# GTC 2018 Numba Tutorial Notebook 7: GPU DataFrames

## What is a DataFrame?

So far, we've been using Numba to operate on objects that behave like NumPy arrays: n-dimensional where every element has the same type.  (Note: The element type can be a struct.)  For many applications, like waveforms, images, lists of numbers, etc, it is very natural to create n-dimensional arrays.

However, another data model is also very common in data science.  The DataFrame is a 2-dimensional table, where each row represents a record and each column can have a different data type:

| time | sensor_id | temp | humidity | flags |
|------|-----------|------|----------|-------|
| 1    | A         | 28   | 50       | 0     |
| 4    | B         | 25   | 51       | 0     |
| 8    | A         | 27   | 49       | 1     |

The DataFrame is very similar to the data returned by relational databases.  DataFrames are stored such that all the data in each column is contiguous in memory, which allows for much faster columnar processing.
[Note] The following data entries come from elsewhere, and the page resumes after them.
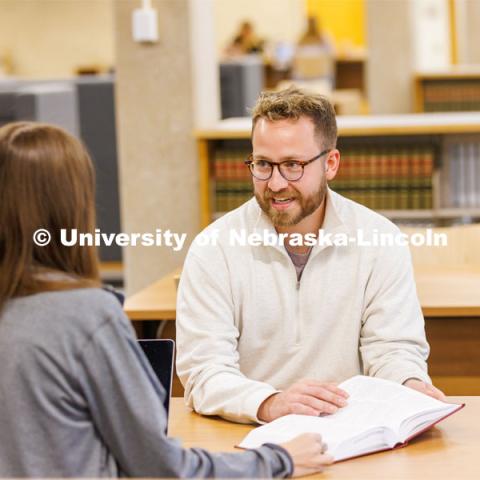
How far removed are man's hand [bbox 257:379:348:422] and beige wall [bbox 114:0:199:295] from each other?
3.31 metres

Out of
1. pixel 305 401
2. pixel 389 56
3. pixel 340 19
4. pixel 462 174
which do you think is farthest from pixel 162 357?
pixel 340 19

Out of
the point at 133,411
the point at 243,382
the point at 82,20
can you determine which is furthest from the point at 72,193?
the point at 82,20

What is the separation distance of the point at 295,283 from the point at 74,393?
3.25 feet

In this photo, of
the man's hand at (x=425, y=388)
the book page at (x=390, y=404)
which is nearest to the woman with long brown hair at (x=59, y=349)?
the book page at (x=390, y=404)

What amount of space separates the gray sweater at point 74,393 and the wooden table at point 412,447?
378 millimetres

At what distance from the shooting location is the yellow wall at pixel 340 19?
669 inches

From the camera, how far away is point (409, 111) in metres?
9.54

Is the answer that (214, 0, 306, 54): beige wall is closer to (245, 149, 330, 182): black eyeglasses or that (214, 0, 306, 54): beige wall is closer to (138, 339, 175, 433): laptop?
(245, 149, 330, 182): black eyeglasses

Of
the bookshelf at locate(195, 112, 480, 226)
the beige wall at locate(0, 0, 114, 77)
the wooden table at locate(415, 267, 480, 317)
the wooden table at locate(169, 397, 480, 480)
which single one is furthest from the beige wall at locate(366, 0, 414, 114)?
the wooden table at locate(169, 397, 480, 480)

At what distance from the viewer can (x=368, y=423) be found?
1876mm

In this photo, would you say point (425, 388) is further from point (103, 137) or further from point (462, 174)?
point (103, 137)

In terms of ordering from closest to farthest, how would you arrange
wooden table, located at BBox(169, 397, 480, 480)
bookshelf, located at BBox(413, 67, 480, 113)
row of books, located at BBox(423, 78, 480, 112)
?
wooden table, located at BBox(169, 397, 480, 480) → bookshelf, located at BBox(413, 67, 480, 113) → row of books, located at BBox(423, 78, 480, 112)

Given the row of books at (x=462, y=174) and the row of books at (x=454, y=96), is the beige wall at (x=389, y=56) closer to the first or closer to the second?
the row of books at (x=454, y=96)

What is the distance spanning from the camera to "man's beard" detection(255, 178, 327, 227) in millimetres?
2373
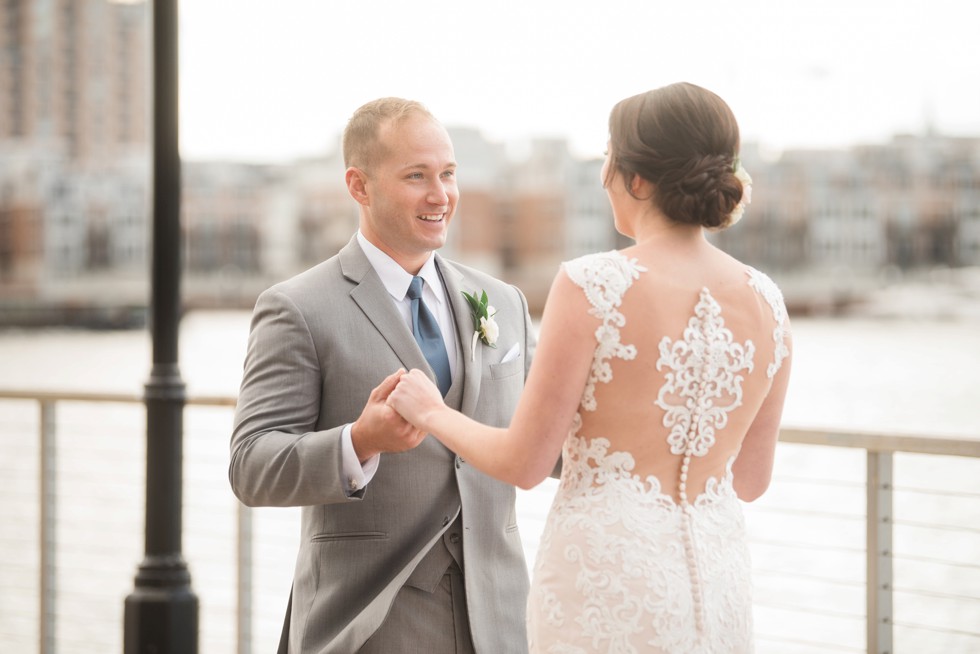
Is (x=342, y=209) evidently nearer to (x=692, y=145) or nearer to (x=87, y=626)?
(x=87, y=626)

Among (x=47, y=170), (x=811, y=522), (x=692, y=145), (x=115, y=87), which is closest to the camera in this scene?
(x=692, y=145)

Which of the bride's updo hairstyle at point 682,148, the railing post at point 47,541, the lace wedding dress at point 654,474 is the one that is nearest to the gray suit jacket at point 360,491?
the lace wedding dress at point 654,474

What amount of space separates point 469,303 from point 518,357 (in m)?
0.16

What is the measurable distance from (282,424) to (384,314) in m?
0.29

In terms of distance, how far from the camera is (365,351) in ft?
6.94

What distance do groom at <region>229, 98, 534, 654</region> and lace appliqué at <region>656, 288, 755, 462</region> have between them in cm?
44

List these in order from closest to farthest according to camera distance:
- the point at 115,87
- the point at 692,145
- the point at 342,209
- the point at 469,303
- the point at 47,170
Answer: the point at 692,145 → the point at 469,303 → the point at 342,209 → the point at 47,170 → the point at 115,87

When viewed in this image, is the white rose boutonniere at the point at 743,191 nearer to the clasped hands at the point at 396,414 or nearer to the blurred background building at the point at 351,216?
the clasped hands at the point at 396,414

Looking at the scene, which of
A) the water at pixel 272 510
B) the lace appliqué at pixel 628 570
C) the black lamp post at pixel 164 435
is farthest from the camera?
the water at pixel 272 510

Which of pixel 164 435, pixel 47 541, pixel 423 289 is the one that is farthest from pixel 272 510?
pixel 423 289

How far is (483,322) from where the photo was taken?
7.25ft

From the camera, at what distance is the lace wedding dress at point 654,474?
181 centimetres

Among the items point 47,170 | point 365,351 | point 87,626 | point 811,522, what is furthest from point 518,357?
point 47,170

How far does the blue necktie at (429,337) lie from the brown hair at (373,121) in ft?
0.85
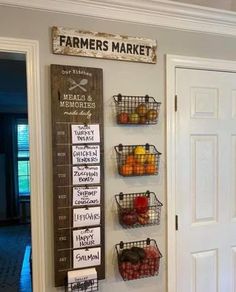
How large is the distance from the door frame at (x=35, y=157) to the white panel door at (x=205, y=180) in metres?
0.84

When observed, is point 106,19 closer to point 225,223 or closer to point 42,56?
point 42,56

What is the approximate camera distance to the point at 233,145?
193 centimetres

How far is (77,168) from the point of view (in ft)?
5.12

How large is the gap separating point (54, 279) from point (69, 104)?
958 millimetres

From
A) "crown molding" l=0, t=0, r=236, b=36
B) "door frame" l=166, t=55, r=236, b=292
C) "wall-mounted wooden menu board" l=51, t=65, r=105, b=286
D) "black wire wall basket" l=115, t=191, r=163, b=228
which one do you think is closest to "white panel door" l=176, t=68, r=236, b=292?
"door frame" l=166, t=55, r=236, b=292

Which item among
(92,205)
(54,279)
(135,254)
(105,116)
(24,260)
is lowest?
(24,260)

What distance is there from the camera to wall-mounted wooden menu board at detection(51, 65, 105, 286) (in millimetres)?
1527

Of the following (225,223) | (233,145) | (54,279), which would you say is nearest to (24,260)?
(54,279)

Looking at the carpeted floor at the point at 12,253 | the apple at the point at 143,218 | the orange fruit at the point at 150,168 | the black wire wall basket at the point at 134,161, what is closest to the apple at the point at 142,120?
the black wire wall basket at the point at 134,161

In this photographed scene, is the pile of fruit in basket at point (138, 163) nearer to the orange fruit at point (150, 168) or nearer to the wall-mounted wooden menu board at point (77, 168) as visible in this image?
the orange fruit at point (150, 168)

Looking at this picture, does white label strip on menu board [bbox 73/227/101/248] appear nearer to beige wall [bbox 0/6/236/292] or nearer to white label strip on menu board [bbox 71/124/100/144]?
beige wall [bbox 0/6/236/292]

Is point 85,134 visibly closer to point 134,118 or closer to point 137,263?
point 134,118

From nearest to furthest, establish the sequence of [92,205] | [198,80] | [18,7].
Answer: [18,7]
[92,205]
[198,80]

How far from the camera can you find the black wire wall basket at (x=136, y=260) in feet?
5.18
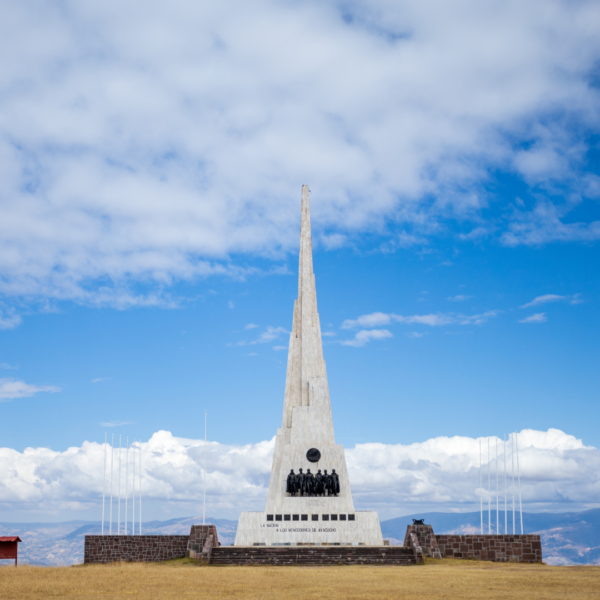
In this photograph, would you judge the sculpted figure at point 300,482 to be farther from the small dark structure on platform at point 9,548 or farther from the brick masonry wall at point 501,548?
the small dark structure on platform at point 9,548

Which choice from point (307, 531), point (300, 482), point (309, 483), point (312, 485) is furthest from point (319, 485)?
point (307, 531)

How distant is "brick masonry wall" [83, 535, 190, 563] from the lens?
28.1 metres

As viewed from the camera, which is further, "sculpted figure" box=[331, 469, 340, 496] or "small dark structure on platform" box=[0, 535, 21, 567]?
"sculpted figure" box=[331, 469, 340, 496]

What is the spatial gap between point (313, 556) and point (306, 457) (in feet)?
30.2

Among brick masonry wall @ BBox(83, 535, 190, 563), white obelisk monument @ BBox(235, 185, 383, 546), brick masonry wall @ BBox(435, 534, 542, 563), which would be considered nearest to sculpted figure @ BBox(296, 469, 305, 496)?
white obelisk monument @ BBox(235, 185, 383, 546)

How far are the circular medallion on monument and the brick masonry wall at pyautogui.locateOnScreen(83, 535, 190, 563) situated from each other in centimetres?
803

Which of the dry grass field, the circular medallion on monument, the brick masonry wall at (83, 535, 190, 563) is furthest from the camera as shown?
the circular medallion on monument

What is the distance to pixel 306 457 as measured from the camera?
34344 millimetres

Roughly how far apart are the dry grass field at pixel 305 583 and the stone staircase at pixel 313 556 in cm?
174

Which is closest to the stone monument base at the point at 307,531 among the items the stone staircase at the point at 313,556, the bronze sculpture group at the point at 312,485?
the bronze sculpture group at the point at 312,485

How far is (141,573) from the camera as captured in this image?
20969 mm

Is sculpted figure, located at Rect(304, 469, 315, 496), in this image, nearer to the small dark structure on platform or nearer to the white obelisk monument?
the white obelisk monument

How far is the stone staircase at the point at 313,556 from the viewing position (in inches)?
982

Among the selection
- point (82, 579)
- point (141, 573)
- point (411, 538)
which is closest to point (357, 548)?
point (411, 538)
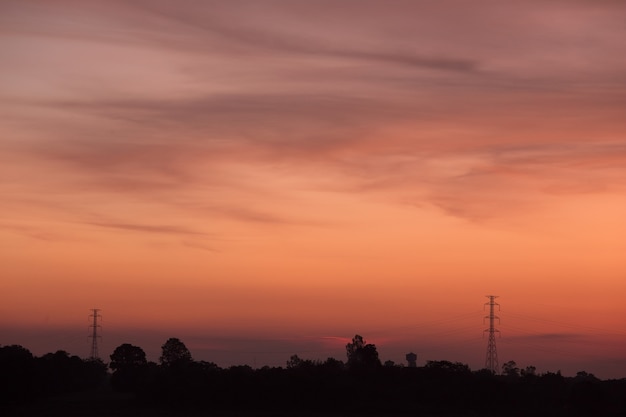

In Python, the standard library for working with DataFrames on the CPU is Pandas.  Last year, as part of the [GPU Open Analytics Initiative](http://gpuopenanalytics.com/), the Numba developers began implementing a GPU DataFrame library, called `PyGDF`, inspired by the Pandas API and based on the [Apache Arrow](https://arrow.apache.org/) project.

In this notebook, we'll introduce the capabilities of PyGDF, and show how your knowledge of CUDA Python will allow you to implement some powerful data transformations that run directly on the GPU.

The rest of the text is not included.